**Set task:** Can you echo back, word for word, the lines from the one containing "As seen in the" through the final line, with both ends included and nothing else added?

**Input records:**
○ ○ ○ ○
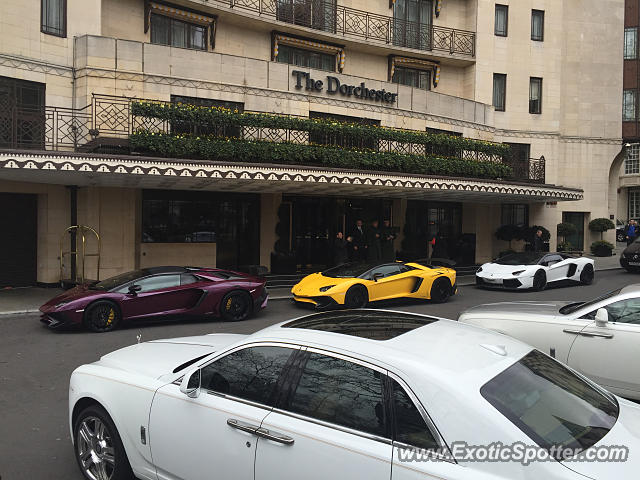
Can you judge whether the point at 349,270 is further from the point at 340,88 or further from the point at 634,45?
the point at 634,45

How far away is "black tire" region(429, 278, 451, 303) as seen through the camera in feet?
46.2

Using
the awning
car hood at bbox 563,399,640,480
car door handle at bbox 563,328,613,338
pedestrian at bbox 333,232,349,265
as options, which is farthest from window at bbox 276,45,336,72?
car hood at bbox 563,399,640,480

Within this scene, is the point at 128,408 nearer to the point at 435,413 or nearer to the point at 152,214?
the point at 435,413

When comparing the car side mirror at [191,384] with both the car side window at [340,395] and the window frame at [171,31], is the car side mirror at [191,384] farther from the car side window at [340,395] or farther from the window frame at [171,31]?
the window frame at [171,31]

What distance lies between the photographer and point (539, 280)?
16.4m

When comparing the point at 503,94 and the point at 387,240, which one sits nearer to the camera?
the point at 387,240

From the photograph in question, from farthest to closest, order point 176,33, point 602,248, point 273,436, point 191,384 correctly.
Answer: point 602,248 < point 176,33 < point 191,384 < point 273,436

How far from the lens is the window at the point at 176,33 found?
18578mm

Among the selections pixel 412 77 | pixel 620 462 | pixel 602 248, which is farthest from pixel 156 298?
pixel 602 248

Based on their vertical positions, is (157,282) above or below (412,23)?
below

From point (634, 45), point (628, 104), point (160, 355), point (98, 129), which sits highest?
point (634, 45)

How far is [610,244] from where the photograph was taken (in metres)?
28.8

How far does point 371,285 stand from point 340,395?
9.83m

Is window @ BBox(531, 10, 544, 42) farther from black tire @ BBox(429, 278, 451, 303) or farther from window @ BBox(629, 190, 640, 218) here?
window @ BBox(629, 190, 640, 218)
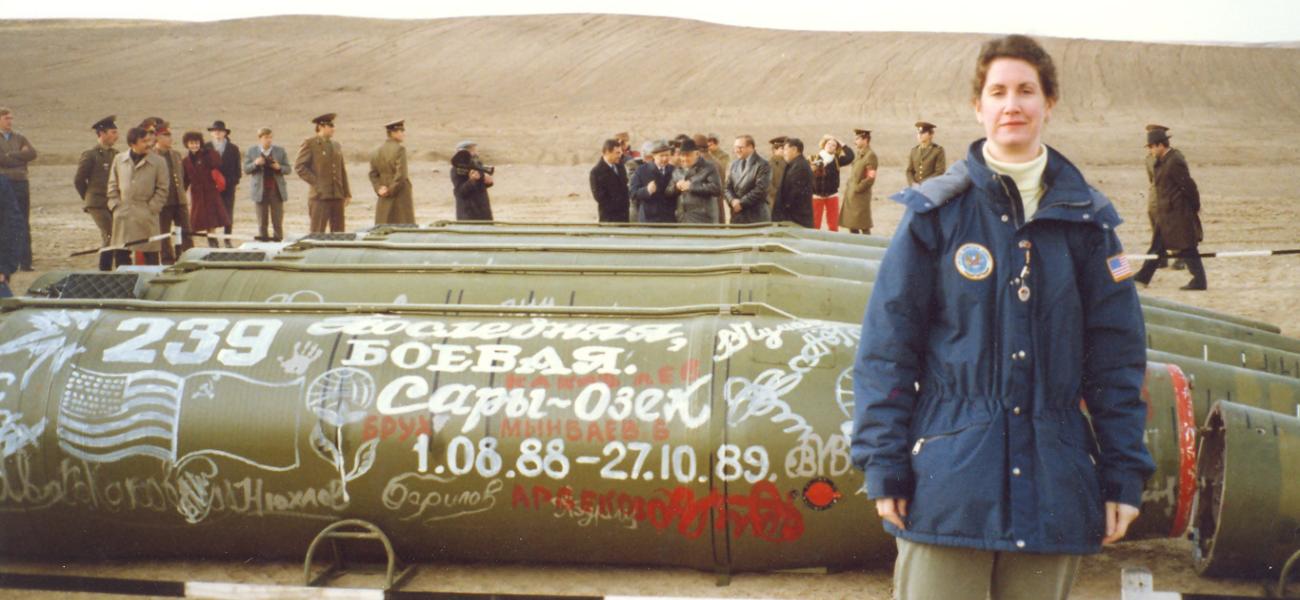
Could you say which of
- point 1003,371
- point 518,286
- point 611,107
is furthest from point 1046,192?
point 611,107

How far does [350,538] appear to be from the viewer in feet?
17.4

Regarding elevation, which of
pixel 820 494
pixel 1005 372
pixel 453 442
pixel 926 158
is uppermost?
pixel 926 158

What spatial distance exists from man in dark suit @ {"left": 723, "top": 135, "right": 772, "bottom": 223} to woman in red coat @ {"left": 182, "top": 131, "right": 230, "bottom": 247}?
6.25 meters

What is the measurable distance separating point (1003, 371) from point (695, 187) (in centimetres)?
1003

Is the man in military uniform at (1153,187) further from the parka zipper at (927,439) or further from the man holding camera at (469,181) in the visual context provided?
the parka zipper at (927,439)

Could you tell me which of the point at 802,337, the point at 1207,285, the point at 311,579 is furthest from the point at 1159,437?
the point at 1207,285

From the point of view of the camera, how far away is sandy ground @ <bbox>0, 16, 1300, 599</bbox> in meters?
5.68

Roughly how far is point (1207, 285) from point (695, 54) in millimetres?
42948

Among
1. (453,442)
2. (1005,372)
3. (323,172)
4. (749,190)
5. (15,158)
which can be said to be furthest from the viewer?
(323,172)

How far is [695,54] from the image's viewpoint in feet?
180

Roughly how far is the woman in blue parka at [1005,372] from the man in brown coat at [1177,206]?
10673mm

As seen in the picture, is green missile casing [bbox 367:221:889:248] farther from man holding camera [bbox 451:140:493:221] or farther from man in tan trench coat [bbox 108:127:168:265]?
man in tan trench coat [bbox 108:127:168:265]

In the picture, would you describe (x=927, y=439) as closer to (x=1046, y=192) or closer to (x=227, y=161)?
(x=1046, y=192)

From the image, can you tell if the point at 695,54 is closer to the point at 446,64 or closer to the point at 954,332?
the point at 446,64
○ ○ ○ ○
**Exercise response:**
As seen in the picture, is green missile casing [bbox 367:221:889:248] farther from man holding camera [bbox 451:140:493:221] or farther from man in tan trench coat [bbox 108:127:168:265]?
man in tan trench coat [bbox 108:127:168:265]

In the picture, would you describe (x=927, y=439) as closer to (x=1046, y=192) or closer to (x=227, y=161)?
(x=1046, y=192)

From the image, can you tell if the point at 695,54 is closer to the point at 446,64 or closer to the point at 954,332?
the point at 446,64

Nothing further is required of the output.